**Work request 1**
Rewrite the passage on counselors' recovery status from "The freshest thing" up to and including "Alcoholism Treatment Approaches.)", putting "compassion" in place of "empathy".
**Work request 2**
Write the next part of the text on whether addiction counselors should disclose their own recovery status, picking up after its last sentence.

**Selected passage**
--

Should addiction counselors disclose their own recovery status to their clients? Historian William White says that this issue has been debated for more than a hundred years already (Slaying the Dragon). The issue flared when I was a client at the Kaiser Permanente Chemical Dependency Recovery Program in Oakland in the early 90s -- some clients, probably egged on by an ambitious counselor, tried to split the staff over their personal recovery status.
The freshest thing I've read on the issue recently is by Jennifer Berton (right), ethics consultant for the California Association of Alcohol and Drug Abuse Counselors (CAADAC), writing in the otherwise somniferous September issue of the organization's newsletter. Among her points, in brief:
(1) There are great counselors not in recovery and lousy ones in recovery, and vice versa. What makes a great counselor is the level of professional training and a personal inner quality of empathy. (This point is supported by research cited in the Hester/Miller Handbook of Alcoholism Treatment Approaches.)

--

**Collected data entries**
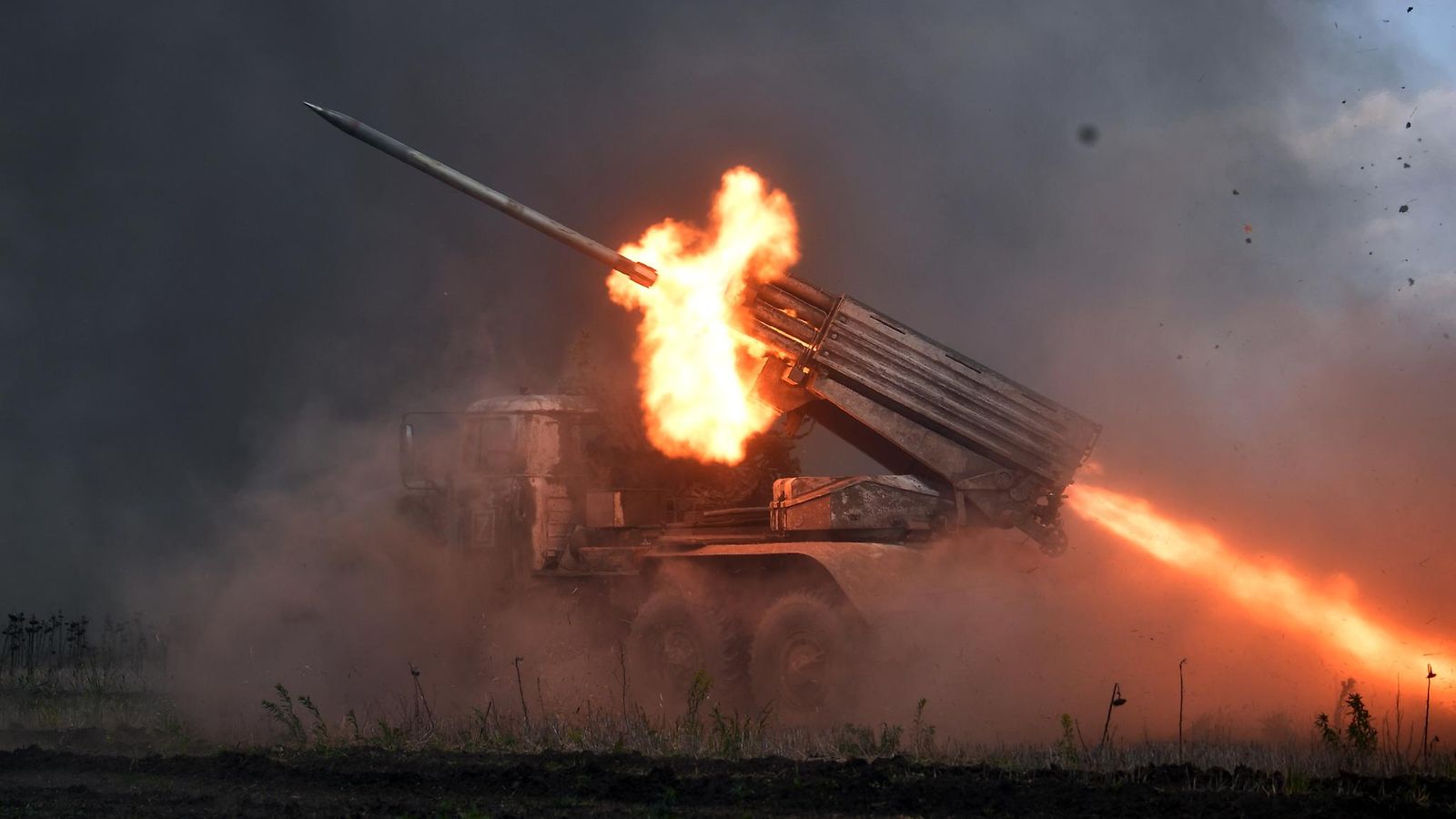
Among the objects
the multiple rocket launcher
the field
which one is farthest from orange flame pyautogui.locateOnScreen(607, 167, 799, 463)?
the field

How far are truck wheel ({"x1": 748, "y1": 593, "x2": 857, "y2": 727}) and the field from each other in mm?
333

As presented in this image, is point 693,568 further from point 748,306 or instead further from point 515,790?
point 515,790

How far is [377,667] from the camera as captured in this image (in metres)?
16.8

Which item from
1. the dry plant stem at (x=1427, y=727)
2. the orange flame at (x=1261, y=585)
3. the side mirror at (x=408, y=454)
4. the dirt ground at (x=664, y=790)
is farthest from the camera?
the side mirror at (x=408, y=454)

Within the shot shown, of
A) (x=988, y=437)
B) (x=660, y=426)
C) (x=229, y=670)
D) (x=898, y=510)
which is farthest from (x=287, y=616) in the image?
(x=988, y=437)

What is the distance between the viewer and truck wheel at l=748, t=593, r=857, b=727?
529 inches

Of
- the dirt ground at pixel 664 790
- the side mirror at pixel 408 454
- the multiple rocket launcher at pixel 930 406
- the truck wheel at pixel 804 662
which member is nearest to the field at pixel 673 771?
the dirt ground at pixel 664 790

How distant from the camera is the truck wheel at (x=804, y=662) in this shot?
13.4 metres

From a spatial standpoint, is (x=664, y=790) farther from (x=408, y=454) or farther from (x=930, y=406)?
(x=408, y=454)

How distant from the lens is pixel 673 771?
10.2 m

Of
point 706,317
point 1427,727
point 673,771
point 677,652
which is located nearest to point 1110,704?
point 1427,727

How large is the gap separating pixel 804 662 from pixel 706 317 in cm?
412

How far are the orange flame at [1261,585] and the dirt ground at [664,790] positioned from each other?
3982 millimetres

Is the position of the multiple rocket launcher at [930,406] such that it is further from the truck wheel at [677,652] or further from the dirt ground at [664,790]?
the dirt ground at [664,790]
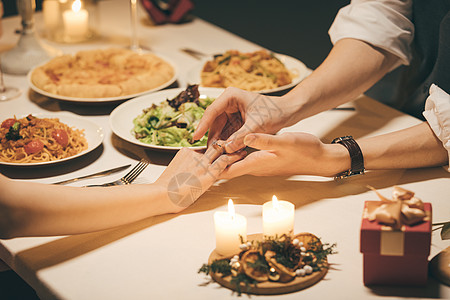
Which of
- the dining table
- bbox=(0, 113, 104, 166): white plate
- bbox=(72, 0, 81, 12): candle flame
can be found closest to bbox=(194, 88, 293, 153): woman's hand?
the dining table

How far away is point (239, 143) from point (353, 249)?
0.45 metres

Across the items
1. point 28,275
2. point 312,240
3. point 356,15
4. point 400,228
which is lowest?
point 28,275

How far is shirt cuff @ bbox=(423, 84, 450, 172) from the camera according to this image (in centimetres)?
161

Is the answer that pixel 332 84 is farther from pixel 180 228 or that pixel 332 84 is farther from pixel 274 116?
pixel 180 228

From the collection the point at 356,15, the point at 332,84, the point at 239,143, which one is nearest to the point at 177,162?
the point at 239,143

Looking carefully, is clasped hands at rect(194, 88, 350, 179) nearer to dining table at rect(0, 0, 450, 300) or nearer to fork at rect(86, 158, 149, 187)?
dining table at rect(0, 0, 450, 300)

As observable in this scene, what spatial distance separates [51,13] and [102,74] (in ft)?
2.69

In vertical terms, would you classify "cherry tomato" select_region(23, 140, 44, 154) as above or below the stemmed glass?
below

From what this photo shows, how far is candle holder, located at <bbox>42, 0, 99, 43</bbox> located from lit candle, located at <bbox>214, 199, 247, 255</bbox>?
6.20 ft

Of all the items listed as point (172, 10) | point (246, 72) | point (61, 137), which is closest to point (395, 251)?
point (61, 137)

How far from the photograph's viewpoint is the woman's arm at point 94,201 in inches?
50.3

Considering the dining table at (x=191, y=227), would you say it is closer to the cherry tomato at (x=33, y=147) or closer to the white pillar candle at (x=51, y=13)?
the cherry tomato at (x=33, y=147)

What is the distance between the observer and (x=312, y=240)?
4.20 ft

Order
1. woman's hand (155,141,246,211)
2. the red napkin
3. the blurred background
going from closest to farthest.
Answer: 1. woman's hand (155,141,246,211)
2. the red napkin
3. the blurred background
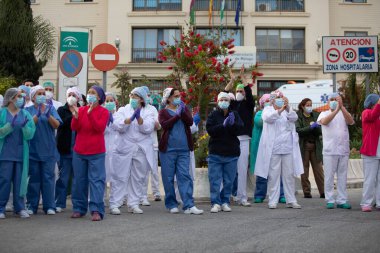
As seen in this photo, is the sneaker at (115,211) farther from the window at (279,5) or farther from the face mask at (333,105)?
the window at (279,5)

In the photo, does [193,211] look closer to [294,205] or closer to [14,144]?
[294,205]

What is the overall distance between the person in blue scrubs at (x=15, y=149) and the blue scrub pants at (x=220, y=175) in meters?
3.08

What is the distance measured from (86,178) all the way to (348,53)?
7.52 meters

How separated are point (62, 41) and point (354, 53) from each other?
6.75m

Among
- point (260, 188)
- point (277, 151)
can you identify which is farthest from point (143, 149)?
point (260, 188)

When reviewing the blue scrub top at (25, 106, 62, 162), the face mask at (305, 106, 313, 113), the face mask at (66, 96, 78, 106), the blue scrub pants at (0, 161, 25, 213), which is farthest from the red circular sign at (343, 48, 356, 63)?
the blue scrub pants at (0, 161, 25, 213)

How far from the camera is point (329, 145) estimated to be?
429 inches

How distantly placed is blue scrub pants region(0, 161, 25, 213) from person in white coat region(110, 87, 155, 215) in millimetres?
1538

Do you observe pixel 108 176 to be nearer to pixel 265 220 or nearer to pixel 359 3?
pixel 265 220

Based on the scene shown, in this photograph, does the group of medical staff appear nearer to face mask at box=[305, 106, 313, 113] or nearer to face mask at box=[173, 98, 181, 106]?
face mask at box=[173, 98, 181, 106]

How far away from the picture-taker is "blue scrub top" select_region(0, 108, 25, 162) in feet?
30.7

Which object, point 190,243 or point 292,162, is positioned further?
point 292,162

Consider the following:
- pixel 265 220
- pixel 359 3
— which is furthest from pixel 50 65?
pixel 265 220

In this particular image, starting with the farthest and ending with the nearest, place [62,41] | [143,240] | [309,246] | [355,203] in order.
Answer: [62,41] → [355,203] → [143,240] → [309,246]
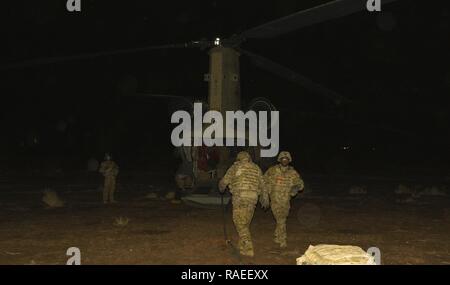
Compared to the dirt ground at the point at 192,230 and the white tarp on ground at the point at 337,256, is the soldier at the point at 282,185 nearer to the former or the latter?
the dirt ground at the point at 192,230

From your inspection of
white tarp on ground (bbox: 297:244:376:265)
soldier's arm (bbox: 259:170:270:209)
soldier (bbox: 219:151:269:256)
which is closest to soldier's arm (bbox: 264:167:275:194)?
soldier's arm (bbox: 259:170:270:209)

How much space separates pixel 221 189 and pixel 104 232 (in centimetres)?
330

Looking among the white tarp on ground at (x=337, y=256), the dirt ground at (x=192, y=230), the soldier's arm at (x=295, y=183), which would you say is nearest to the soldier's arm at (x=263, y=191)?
the soldier's arm at (x=295, y=183)

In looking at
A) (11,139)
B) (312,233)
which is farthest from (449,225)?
(11,139)

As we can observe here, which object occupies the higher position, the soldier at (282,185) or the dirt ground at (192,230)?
the soldier at (282,185)

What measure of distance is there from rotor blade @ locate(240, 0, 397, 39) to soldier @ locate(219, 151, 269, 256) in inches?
124

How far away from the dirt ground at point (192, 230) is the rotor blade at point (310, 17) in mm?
4284

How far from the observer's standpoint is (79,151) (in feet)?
165

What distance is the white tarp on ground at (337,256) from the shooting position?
6.45 m

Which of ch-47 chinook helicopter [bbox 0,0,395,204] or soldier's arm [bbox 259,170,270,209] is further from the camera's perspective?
ch-47 chinook helicopter [bbox 0,0,395,204]

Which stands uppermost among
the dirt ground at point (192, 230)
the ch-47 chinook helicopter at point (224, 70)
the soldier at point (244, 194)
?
the ch-47 chinook helicopter at point (224, 70)

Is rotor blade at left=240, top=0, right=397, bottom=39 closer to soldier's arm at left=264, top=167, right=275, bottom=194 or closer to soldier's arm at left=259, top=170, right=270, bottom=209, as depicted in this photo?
soldier's arm at left=264, top=167, right=275, bottom=194

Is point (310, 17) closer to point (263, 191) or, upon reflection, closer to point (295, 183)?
point (295, 183)

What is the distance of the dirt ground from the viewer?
8273 mm
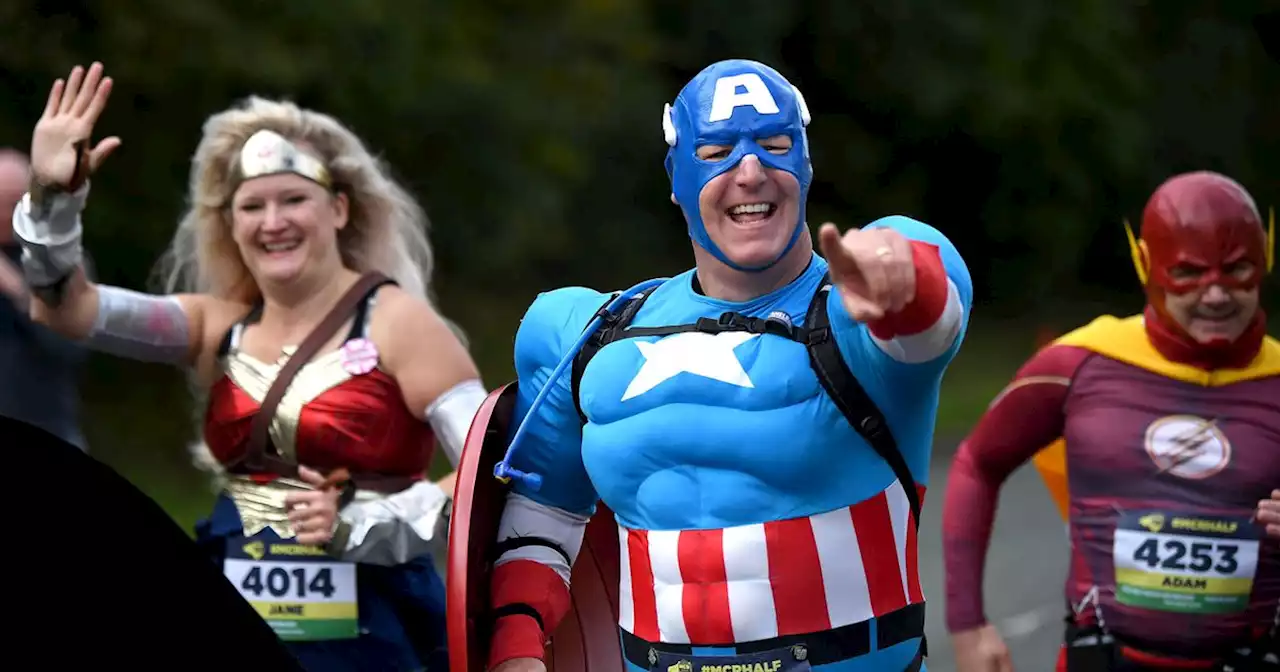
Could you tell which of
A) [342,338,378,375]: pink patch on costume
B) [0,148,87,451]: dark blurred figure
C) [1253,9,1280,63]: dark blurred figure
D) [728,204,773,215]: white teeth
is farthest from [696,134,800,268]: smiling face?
[1253,9,1280,63]: dark blurred figure

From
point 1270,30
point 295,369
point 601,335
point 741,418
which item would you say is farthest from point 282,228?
point 1270,30

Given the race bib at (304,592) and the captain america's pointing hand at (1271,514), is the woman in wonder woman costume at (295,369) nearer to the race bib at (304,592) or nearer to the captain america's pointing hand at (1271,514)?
the race bib at (304,592)

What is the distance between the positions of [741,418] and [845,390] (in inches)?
7.7

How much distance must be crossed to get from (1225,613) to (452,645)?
230cm

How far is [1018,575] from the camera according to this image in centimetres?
1159

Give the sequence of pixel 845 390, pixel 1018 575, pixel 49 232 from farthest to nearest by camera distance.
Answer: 1. pixel 1018 575
2. pixel 49 232
3. pixel 845 390

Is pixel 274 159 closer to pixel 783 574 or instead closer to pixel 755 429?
pixel 755 429

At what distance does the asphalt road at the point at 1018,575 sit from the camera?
9.72 metres

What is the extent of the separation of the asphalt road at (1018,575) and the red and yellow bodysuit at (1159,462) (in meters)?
3.70

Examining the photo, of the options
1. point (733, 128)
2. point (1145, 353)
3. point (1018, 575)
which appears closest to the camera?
point (733, 128)

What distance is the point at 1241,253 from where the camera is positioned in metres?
5.21

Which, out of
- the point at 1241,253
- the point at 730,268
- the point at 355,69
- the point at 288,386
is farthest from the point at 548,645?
the point at 355,69

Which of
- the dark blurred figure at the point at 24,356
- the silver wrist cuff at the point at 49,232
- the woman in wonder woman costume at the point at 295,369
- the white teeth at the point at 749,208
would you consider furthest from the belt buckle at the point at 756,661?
the dark blurred figure at the point at 24,356

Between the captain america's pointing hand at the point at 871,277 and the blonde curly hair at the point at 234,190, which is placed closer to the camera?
the captain america's pointing hand at the point at 871,277
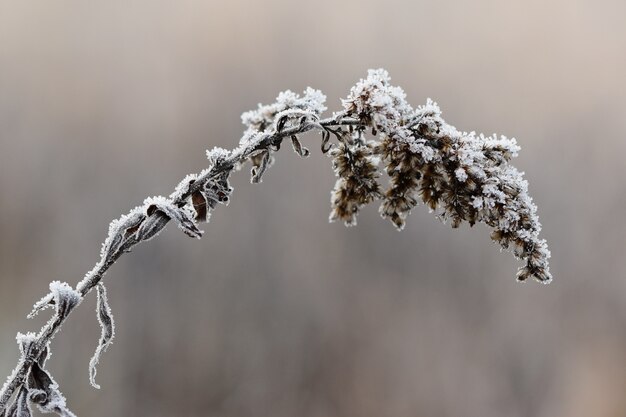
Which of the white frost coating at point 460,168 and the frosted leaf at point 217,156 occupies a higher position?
the white frost coating at point 460,168

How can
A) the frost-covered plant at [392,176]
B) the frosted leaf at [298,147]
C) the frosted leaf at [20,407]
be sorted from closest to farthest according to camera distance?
the frosted leaf at [20,407]
the frost-covered plant at [392,176]
the frosted leaf at [298,147]

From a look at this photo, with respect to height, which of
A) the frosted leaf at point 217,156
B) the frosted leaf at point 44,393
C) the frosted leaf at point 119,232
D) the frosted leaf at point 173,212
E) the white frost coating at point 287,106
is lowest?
the frosted leaf at point 44,393

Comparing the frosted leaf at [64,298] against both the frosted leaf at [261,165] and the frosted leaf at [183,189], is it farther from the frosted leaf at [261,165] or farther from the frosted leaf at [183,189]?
the frosted leaf at [261,165]

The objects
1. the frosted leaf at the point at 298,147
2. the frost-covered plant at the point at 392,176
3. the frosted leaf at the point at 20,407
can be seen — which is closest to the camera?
the frosted leaf at the point at 20,407

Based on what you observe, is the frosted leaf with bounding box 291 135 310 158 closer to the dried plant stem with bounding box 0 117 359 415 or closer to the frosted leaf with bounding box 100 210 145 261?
the dried plant stem with bounding box 0 117 359 415

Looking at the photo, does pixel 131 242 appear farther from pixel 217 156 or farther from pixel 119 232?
pixel 217 156

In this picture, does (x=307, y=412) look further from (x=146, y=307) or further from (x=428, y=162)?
(x=428, y=162)

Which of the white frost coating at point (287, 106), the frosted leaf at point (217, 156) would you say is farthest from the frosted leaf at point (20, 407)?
the white frost coating at point (287, 106)

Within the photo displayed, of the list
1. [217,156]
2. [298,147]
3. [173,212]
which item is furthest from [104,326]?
[298,147]
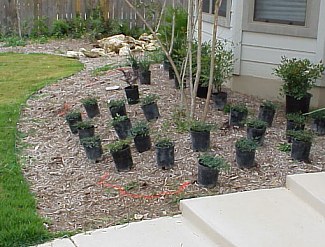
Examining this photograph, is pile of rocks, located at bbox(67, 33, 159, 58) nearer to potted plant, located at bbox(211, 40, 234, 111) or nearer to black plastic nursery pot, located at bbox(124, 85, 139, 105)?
potted plant, located at bbox(211, 40, 234, 111)

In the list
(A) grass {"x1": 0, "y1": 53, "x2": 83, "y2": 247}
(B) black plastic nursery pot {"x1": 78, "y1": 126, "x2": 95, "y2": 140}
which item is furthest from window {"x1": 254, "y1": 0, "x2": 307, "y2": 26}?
(A) grass {"x1": 0, "y1": 53, "x2": 83, "y2": 247}

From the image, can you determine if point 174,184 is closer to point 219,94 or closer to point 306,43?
point 219,94

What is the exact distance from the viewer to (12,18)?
10875 millimetres

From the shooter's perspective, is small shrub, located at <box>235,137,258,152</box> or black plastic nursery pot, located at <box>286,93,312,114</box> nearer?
small shrub, located at <box>235,137,258,152</box>

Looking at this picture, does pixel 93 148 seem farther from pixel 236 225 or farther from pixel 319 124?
pixel 319 124

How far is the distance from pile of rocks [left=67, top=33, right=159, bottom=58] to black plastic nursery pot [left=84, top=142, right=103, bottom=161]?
16.0 ft

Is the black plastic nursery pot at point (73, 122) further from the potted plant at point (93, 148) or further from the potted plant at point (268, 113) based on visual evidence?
the potted plant at point (268, 113)

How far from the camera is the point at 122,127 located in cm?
449

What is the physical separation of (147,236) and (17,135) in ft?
7.68

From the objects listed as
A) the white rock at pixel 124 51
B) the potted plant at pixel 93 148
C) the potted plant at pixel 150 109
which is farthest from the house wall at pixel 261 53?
the white rock at pixel 124 51

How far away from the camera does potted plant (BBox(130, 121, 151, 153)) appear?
4141 mm

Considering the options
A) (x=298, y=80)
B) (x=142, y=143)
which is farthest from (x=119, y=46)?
(x=142, y=143)

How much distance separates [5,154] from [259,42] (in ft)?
9.58

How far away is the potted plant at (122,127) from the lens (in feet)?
14.7
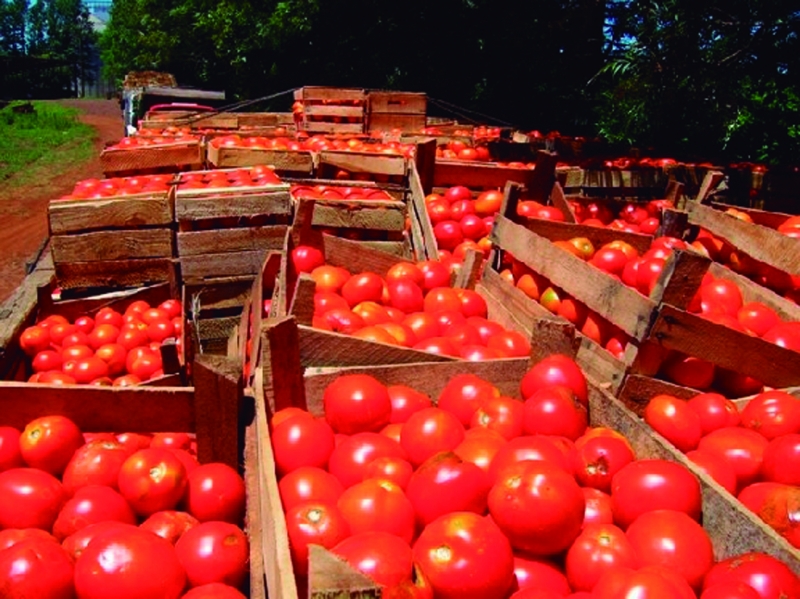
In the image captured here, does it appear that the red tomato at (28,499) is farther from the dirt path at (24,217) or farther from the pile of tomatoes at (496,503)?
the dirt path at (24,217)

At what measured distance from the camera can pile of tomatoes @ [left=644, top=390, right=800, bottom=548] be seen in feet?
7.35

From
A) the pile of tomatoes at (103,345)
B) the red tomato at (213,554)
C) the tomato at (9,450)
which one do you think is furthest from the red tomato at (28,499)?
the pile of tomatoes at (103,345)

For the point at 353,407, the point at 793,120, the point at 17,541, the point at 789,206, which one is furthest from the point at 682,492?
the point at 793,120

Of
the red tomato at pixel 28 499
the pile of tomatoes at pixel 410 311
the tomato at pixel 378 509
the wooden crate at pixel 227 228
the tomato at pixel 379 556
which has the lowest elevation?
the red tomato at pixel 28 499

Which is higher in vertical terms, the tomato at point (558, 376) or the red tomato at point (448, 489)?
the tomato at point (558, 376)

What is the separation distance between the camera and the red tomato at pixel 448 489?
220cm

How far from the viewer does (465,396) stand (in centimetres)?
290

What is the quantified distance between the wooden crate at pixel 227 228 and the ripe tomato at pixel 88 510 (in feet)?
10.5

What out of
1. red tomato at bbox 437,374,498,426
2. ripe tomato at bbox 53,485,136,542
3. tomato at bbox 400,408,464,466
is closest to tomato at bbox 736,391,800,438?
red tomato at bbox 437,374,498,426

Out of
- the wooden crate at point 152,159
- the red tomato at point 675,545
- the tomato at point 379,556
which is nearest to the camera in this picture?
the tomato at point 379,556

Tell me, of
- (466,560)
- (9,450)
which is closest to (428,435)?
(466,560)

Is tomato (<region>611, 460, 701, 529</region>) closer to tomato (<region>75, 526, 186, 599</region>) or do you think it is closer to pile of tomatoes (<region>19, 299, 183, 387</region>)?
tomato (<region>75, 526, 186, 599</region>)

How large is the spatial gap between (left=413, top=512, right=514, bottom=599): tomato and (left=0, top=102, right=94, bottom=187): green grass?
20827 mm

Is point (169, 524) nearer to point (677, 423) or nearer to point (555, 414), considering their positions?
point (555, 414)
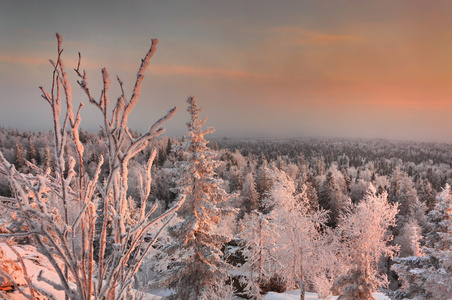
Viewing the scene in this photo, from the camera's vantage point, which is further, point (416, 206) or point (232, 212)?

--

**Answer section 1**
The freshest thing I've read on the issue recently is by Jennifer Berton (right), ethics consultant for the California Association of Alcohol and Drug Abuse Counselors (CAADAC), writing in the otherwise somniferous September issue of the organization's newsletter. Among her points, in brief:
(1) There are great counselors not in recovery and lousy ones in recovery, and vice versa. What makes a great counselor is the level of professional training and a personal inner quality of compassion. (This point is supported by research cited in the Hester/Miller Handbook of Alcoholism Treatment Approaches.)

**Answer section 2**
(2) If counselors insist that their personal recovery is a professional qualification or advantage, they divide the field of addiction recovery from all other areas of psychology and medicine, and lower the esteem in which it's held. A pulmonary surgeon doesn't have to be a lung cancer survivor; a psychiatrist doesn't have to have a history of hospitalizations for schizophrenia, etc. Colleagues in other fields tend to look down on addiction counselors as really just lay people reselling their own experience, not as trained professionals.
(3) If counselors practice disclosure at their workplace, they model workplace disclosure to clients. But workplace disclosure may not be at all wise for clients, depending on the circumstances. Workplace confidentiality may be a much more prudent policy.
Berton's much longer discussion is worth reading if you're interested in this issue either as a client or a counselor.